* EXERCISE INSTRUCTIONS
Can you locate every line in the records that contains the word "much" and copy each of those lines out?

* INFORMATION SHOWN
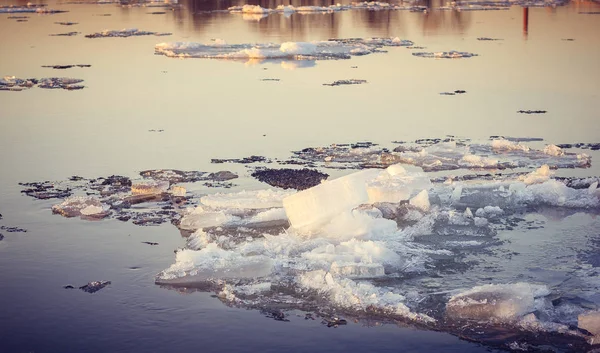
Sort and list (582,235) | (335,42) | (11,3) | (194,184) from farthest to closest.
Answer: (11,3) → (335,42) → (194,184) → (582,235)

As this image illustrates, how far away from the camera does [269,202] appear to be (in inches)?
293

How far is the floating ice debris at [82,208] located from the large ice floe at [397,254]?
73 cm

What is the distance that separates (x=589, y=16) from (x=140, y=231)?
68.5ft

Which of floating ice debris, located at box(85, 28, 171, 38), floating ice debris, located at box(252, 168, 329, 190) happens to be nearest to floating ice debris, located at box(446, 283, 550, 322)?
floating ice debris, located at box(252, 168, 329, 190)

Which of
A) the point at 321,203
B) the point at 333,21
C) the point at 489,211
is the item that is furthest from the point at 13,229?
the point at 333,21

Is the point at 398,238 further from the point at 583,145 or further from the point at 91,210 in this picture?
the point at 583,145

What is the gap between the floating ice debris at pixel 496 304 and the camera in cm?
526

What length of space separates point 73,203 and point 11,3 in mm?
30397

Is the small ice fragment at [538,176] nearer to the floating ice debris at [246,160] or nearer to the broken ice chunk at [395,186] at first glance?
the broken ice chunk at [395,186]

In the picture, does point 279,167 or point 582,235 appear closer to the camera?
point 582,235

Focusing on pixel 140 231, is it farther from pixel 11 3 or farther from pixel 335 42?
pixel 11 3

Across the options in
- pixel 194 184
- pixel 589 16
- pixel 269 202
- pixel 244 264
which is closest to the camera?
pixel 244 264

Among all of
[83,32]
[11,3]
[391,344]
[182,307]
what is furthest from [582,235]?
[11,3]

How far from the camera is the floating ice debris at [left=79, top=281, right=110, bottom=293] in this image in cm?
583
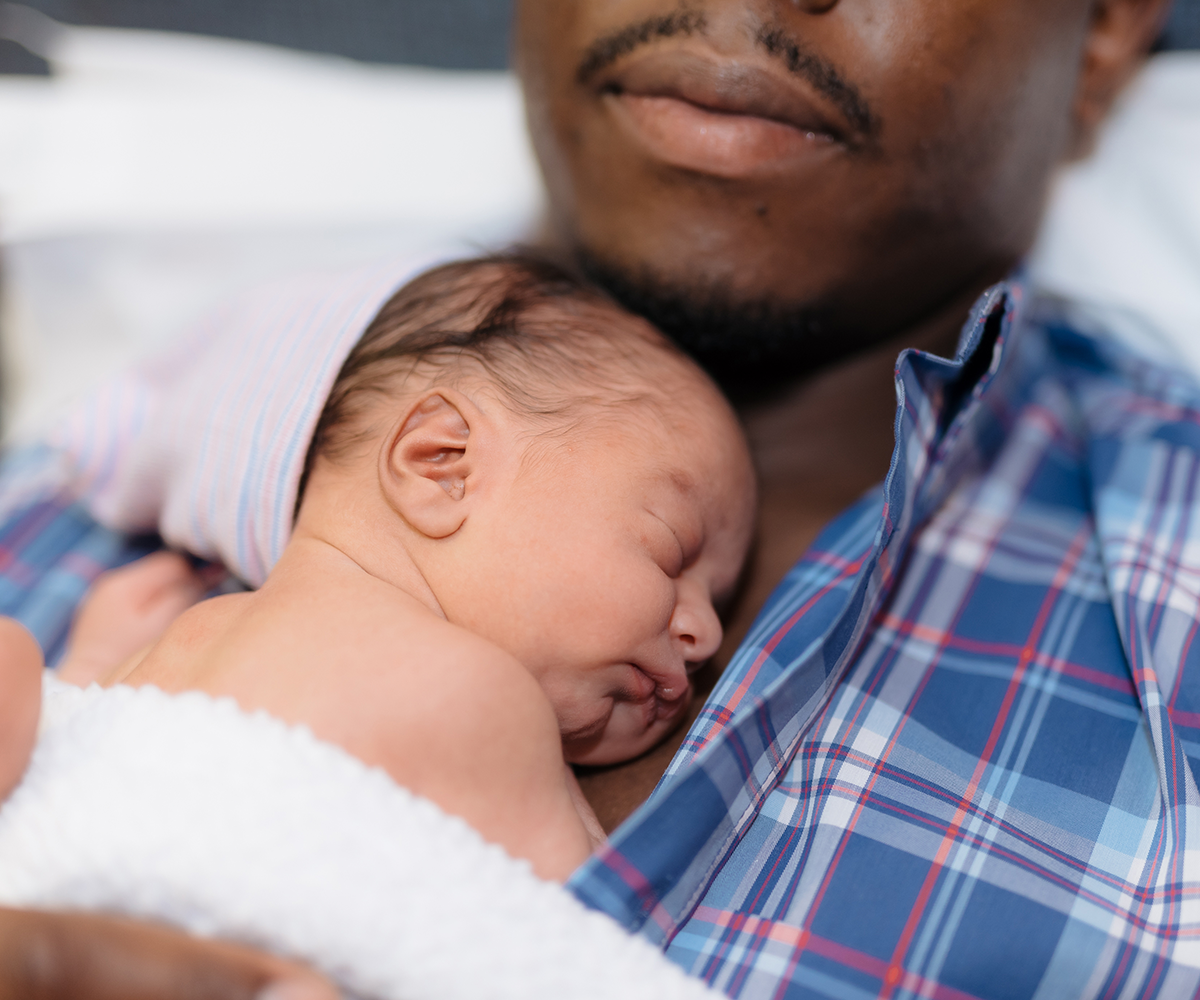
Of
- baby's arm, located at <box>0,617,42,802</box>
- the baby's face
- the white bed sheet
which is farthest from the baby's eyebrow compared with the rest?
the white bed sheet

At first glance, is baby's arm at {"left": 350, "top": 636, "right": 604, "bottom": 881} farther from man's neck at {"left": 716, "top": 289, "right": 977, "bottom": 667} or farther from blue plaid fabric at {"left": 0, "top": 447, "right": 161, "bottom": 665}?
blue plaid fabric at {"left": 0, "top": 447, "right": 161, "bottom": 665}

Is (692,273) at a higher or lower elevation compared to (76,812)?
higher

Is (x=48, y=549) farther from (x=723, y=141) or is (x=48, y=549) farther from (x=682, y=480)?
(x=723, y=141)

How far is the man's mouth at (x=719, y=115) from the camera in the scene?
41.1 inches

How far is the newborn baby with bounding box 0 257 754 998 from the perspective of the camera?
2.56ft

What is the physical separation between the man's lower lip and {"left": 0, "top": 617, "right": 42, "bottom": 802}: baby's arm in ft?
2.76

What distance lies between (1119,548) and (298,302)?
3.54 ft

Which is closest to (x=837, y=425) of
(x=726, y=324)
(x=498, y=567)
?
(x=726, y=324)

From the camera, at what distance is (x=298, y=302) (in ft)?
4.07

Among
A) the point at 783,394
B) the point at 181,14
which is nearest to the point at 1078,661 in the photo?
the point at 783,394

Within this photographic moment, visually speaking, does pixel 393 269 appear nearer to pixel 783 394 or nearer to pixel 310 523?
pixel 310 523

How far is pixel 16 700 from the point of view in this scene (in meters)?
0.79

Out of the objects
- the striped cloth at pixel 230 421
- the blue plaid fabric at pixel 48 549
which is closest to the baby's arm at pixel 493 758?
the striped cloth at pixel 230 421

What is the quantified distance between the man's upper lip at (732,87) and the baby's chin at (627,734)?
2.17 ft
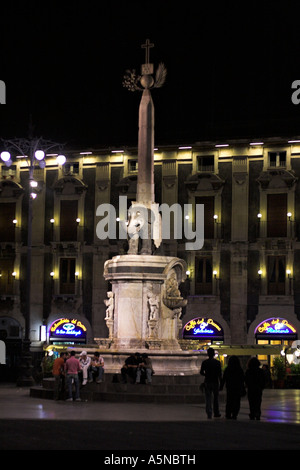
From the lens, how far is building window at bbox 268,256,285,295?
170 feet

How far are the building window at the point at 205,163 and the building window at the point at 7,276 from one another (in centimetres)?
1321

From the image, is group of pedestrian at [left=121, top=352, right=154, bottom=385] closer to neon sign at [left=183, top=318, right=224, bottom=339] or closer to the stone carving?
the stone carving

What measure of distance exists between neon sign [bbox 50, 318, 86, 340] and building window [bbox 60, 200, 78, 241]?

* * *

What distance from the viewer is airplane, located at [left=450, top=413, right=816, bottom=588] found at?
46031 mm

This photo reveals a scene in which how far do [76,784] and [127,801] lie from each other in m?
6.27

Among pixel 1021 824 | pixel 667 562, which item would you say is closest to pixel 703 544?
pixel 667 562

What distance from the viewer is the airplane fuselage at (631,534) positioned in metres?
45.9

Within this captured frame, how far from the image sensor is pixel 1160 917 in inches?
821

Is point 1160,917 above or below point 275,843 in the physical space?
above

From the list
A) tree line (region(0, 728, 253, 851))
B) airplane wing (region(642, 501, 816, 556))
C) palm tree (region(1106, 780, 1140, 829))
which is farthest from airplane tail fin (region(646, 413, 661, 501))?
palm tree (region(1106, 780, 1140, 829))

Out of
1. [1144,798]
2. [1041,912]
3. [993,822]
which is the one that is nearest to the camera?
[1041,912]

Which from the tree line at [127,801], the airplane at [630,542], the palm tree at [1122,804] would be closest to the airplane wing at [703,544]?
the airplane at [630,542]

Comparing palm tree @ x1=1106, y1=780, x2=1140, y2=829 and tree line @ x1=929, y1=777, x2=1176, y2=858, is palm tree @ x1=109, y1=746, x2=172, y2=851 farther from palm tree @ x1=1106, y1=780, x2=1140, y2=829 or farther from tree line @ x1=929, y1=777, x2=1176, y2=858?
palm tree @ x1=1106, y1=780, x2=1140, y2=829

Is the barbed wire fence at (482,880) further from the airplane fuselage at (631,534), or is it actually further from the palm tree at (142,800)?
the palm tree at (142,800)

---

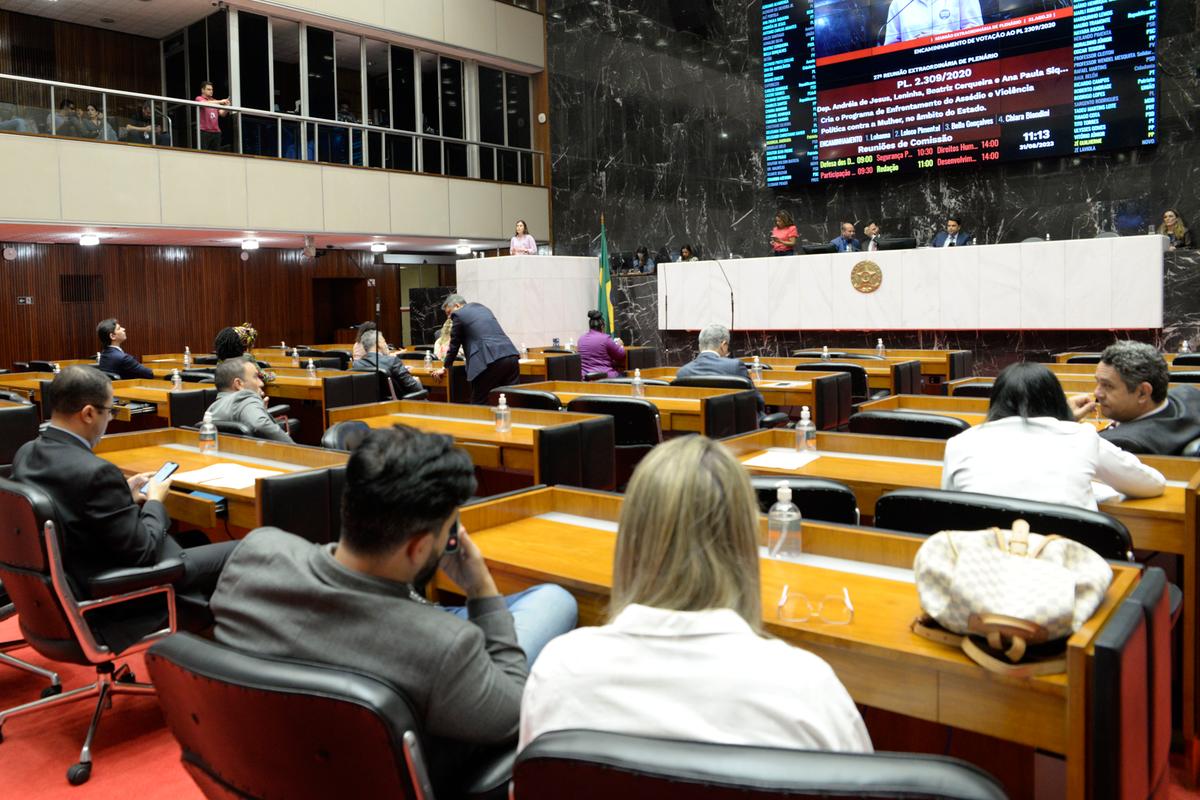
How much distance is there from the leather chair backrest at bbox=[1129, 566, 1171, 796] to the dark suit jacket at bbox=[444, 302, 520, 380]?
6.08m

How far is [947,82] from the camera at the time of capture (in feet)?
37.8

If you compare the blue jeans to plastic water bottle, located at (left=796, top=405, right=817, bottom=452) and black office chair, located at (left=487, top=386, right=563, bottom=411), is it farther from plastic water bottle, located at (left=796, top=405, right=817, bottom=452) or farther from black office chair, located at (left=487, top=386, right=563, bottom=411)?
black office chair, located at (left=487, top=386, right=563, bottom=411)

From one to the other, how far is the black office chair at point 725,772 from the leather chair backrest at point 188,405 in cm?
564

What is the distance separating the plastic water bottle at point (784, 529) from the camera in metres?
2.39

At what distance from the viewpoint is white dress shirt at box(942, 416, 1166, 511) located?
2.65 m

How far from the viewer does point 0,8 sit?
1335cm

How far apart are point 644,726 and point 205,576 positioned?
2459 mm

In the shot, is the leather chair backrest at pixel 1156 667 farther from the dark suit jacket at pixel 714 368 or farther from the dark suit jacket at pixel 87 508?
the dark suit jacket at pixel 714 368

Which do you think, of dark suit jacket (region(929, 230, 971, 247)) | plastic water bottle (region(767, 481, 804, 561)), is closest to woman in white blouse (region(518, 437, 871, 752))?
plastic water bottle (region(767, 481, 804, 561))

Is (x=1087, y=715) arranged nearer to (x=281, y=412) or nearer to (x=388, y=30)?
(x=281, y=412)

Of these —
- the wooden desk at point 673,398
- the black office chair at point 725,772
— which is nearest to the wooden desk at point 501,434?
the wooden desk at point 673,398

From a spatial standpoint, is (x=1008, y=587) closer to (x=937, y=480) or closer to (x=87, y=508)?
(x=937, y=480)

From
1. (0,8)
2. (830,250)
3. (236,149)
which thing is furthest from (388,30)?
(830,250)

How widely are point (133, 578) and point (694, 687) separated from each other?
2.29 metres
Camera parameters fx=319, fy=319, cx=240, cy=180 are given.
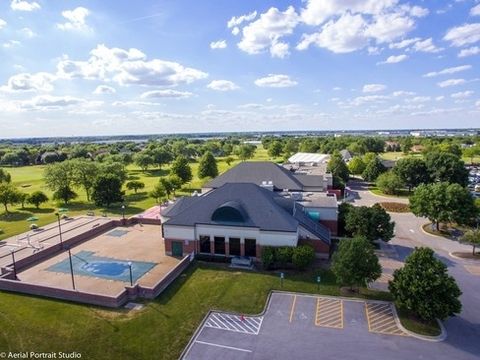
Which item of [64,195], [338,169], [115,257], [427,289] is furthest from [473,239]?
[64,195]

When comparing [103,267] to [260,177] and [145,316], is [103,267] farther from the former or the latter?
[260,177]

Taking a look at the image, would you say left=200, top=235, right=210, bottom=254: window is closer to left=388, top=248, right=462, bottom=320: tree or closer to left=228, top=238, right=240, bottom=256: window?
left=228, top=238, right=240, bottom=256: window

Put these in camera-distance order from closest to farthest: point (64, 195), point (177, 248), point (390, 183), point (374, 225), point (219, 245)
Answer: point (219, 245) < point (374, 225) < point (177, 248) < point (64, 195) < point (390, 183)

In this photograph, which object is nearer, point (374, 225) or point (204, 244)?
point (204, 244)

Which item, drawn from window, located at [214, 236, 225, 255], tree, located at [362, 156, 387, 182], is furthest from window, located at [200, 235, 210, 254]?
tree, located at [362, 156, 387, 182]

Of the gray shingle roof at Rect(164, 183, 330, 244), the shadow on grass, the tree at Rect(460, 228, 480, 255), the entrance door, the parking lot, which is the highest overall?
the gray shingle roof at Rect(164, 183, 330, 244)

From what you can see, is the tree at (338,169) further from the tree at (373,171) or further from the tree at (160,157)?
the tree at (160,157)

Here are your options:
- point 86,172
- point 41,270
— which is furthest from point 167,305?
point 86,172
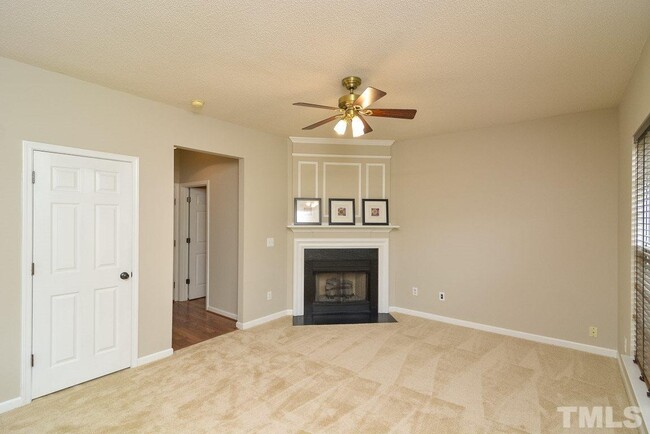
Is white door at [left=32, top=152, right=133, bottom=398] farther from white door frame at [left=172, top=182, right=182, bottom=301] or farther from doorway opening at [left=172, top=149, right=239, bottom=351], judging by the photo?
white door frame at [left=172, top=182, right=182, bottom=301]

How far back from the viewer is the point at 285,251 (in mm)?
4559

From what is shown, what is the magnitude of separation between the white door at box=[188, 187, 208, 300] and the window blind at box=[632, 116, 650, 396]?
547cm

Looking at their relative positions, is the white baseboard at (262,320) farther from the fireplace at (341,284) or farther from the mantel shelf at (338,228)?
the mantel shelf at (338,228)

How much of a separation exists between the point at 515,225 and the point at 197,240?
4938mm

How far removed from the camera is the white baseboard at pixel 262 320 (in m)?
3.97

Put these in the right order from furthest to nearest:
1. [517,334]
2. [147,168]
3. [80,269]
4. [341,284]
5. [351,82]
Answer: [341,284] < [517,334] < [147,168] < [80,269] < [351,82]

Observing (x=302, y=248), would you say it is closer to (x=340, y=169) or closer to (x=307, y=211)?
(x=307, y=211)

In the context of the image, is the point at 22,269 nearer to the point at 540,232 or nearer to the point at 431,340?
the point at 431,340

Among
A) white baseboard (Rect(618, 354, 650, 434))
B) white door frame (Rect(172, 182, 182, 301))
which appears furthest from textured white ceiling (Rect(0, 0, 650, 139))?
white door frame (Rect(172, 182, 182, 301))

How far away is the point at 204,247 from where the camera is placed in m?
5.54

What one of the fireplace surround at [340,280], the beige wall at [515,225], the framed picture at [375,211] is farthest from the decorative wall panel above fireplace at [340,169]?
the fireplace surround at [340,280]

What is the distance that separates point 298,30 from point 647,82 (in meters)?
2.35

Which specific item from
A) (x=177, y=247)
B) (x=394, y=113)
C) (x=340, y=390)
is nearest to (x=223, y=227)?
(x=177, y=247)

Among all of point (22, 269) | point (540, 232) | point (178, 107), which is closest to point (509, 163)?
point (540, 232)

* OUTPUT BELOW
How much distance is there from the leather chair backrest at bbox=[1129, 566, 1171, 796] to the dark suit jacket at bbox=[444, 302, 520, 380]?
How much of a separation exists between the point at 515,225 and the point at 197,240?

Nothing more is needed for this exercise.